┌─ SOURCE EXTRACT

When it comes to SAKs there are certain aspects of collecting that really get my attention- OH models, military issue models and generally anything old or odd, and the SwissBeat fits into a category of oddities I like to refer to as the Black Sheep. This category is very exclusive, and is filled with models that one can't help but look at and wonder “What the heck were they thinking?” It's not often that a company like Victorinox comes up with a bad idea, and it's very, very rare that such an oddity sees the light of day, but there have been a few- notably the Sport Ratchet and AutoTool.

This is where my interest in the SwissBeat comes in- it's an oddity that makes me wonder what the heck they were thinking when they decided to produce it. For a traditional company, famous for it's longevity, production of such a limited item seems almost absurd- I mean, who out there still has or uses a 1 gigabyte, non expandable mp3 player? I'm going to guess that a couple of you will chime in insisting that's what you have, that's all you need and that you are happy with yours, but I have a lot of mileage on my 4g Sansa e260, which is upgradeable with a MicroSD card, and by today's standards, that's small!

 

By itself the SwissBeat is a decent unit. It's built on a 74mm frame, and is similar to the Money Clip model in that it has a clip attached to one ALOX scale, and also features a blade, nail file and scissors, with a fairly large memory module in the middle. The module can be removed so it can be plugged into your computer like a standard flash drive, which is also how you charge the internal battery. Since the TSA would frown on a SAK on board a flight, there's a protective cap for the USB plug so you won't damage it while carrying it without the knife attached.

└─

> **TASK LIST**
1) Revise the SwissBeat text between "This is where" and "standards, that's small!", inclusive, changing "mp3 player" to "music player".
2) According to the SwissBeat text, what kind of card can upgrade the writer's Sansa e260?

┌─ THE DATA

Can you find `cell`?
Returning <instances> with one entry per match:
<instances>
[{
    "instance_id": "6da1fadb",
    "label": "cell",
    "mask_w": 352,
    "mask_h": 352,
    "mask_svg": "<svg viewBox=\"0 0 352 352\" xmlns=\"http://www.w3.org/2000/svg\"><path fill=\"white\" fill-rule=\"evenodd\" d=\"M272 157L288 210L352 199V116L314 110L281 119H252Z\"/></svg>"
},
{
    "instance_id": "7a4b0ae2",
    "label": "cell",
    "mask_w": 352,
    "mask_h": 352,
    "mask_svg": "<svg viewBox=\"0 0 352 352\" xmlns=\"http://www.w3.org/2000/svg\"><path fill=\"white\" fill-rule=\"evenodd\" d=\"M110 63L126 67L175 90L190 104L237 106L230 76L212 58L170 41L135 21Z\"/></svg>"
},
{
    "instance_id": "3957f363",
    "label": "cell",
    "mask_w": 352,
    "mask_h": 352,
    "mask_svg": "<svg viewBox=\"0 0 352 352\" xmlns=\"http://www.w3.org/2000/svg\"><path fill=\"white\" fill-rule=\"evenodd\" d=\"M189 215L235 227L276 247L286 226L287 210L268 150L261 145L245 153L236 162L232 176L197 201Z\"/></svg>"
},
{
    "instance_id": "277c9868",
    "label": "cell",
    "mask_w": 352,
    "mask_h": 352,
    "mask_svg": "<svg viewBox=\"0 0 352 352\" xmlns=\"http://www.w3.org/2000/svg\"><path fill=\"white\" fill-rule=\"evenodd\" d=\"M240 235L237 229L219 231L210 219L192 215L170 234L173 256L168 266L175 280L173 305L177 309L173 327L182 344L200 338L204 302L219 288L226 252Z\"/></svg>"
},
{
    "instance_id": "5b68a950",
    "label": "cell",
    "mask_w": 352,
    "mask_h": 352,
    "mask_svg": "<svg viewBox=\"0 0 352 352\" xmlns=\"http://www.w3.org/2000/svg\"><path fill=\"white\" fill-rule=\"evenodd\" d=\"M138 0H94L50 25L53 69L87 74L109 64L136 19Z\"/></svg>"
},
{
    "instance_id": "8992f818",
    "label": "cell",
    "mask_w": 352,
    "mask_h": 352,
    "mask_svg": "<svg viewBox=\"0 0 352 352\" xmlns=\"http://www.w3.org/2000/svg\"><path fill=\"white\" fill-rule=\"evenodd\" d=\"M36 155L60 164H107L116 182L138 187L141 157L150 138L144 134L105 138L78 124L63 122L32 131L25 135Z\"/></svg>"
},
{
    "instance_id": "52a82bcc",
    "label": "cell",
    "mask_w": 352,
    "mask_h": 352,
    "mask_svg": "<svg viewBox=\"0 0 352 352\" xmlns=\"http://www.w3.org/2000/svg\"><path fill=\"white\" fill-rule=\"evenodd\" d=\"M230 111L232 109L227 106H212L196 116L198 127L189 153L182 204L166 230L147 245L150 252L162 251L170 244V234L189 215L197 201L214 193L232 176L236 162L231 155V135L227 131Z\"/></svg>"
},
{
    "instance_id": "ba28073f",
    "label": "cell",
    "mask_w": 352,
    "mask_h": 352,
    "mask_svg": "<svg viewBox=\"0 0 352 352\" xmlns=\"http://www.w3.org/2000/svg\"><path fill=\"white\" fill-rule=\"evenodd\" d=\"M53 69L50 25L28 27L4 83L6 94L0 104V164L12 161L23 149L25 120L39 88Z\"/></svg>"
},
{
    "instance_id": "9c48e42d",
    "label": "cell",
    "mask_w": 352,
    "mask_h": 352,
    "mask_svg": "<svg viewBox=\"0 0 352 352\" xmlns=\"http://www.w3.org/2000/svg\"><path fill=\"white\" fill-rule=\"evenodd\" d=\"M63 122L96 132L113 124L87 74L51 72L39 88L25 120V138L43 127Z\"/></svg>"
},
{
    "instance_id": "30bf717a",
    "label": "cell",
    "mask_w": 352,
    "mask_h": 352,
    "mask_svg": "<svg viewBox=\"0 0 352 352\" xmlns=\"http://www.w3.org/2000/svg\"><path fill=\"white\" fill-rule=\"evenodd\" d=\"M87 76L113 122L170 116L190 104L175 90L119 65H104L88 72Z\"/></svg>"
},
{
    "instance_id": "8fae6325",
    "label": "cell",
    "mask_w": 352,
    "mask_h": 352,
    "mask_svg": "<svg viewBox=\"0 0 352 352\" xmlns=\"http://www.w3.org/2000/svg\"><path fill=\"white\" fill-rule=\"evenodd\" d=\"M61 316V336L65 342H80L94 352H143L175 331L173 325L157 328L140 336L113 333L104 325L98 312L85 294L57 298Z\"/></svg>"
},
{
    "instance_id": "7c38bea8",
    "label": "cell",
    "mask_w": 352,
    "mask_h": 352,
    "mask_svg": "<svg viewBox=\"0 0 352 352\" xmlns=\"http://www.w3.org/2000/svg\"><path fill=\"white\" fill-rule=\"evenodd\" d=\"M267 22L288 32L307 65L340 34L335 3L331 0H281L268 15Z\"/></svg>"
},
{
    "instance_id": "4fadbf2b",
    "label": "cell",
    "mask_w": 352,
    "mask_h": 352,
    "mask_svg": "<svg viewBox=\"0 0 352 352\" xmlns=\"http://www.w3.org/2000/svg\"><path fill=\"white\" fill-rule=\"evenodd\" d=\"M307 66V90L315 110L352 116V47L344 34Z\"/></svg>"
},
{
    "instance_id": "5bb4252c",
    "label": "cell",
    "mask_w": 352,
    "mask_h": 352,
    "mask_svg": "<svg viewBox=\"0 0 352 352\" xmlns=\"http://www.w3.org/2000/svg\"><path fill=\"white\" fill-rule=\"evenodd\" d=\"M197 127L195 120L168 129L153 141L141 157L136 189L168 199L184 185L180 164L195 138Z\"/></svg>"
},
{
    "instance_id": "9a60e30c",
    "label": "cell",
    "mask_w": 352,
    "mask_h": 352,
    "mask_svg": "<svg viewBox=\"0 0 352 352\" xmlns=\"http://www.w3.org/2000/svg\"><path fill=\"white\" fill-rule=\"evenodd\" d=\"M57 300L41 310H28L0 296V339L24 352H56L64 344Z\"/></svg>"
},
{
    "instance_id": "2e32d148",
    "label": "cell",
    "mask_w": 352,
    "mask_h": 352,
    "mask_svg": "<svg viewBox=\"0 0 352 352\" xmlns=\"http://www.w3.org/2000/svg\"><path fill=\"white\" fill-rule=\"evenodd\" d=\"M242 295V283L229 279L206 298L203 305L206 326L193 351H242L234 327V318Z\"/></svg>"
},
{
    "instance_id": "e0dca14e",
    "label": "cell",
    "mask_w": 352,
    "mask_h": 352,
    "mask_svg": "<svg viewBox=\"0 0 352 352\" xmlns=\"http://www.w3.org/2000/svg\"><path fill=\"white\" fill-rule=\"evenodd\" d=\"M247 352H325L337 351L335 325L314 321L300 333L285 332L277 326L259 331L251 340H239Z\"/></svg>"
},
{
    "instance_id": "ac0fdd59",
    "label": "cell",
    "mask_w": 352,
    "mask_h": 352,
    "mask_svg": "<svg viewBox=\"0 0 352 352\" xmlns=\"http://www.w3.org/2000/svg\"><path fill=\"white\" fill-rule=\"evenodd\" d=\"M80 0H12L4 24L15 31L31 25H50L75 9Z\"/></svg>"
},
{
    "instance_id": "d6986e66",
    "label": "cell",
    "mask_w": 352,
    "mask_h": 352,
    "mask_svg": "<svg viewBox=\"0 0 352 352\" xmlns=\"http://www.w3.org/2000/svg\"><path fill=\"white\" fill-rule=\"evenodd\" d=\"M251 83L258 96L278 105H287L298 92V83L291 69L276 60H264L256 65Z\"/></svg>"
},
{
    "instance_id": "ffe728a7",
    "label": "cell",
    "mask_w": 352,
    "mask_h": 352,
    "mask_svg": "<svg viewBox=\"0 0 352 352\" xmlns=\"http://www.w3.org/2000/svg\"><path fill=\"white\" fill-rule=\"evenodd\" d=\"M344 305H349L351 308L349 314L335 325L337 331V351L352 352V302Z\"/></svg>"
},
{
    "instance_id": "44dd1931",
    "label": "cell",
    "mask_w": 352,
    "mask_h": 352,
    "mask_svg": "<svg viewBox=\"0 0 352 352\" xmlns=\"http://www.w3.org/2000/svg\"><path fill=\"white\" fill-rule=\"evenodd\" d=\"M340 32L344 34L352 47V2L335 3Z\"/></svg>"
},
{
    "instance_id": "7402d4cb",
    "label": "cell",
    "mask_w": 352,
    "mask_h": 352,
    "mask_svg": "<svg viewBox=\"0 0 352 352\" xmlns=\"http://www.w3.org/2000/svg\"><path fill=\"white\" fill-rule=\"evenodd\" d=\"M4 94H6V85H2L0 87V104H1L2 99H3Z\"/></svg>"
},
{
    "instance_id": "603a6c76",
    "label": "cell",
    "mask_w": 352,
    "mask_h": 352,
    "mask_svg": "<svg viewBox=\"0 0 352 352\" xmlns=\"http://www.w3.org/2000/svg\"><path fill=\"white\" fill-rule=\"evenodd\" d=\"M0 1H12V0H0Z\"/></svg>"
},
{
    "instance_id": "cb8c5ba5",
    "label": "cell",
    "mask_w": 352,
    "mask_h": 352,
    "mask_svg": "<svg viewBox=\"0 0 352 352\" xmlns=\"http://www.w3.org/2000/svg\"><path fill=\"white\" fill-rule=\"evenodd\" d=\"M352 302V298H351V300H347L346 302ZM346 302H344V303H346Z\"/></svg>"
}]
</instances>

└─

> **SOLUTIONS PER TASK**
1)
This is where my interest in the SwissBeat comes in- it's an oddity that makes me wonder what the heck they were thinking when they decided to produce it. For a traditional company, famous for it's longevity, production of such a limited item seems almost absurd- I mean, who out there still has or uses a 1 gigabyte, non expandable music player? I'm going to guess that a couple of you will chime in insisting that's what you have, that's all you need and that you are happy with yours, but I have a lot of mileage on my 4g Sansa e260, which is upgradeable with a MicroSD card, and by today's standards, that's small!

2) A MicroSD card.